**WORK INSTRUCTION**
Search the records for the string "that". Copy each line where it occurs.

**WORKING DATA**
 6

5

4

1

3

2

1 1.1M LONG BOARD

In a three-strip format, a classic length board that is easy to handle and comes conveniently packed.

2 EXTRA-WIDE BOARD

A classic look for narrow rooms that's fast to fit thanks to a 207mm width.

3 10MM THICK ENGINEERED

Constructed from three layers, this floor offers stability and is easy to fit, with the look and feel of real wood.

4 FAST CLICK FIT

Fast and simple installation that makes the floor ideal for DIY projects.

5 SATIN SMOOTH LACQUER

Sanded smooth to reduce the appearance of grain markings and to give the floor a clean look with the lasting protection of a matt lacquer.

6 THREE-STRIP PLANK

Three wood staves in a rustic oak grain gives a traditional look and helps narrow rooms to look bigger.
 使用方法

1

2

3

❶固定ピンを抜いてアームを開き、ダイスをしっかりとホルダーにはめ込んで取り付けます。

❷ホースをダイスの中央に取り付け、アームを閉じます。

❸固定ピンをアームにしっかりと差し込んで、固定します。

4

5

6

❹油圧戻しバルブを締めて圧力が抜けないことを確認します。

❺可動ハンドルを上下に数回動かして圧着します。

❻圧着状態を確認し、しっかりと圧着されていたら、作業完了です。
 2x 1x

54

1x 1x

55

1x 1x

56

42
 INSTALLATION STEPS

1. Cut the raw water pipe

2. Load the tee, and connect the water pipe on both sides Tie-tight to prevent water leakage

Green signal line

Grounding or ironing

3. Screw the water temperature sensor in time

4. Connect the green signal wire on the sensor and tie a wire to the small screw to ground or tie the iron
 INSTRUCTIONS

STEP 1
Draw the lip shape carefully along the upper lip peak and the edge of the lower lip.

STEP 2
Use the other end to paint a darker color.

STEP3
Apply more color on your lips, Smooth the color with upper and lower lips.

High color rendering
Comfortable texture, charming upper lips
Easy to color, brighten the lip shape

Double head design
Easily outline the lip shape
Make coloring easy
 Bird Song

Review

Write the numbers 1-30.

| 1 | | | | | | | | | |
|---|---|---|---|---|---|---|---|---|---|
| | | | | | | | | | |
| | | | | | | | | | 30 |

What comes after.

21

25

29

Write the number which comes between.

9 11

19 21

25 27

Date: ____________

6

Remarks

**RESPONSE AREA**
In a three-strip format, a classic length board that is easy to handle and comes conveniently packed.
A classic look for narrow rooms that's fast to fit thanks to a 207mm width.
Fast and simple installation that makes the floor ideal for DIY projects.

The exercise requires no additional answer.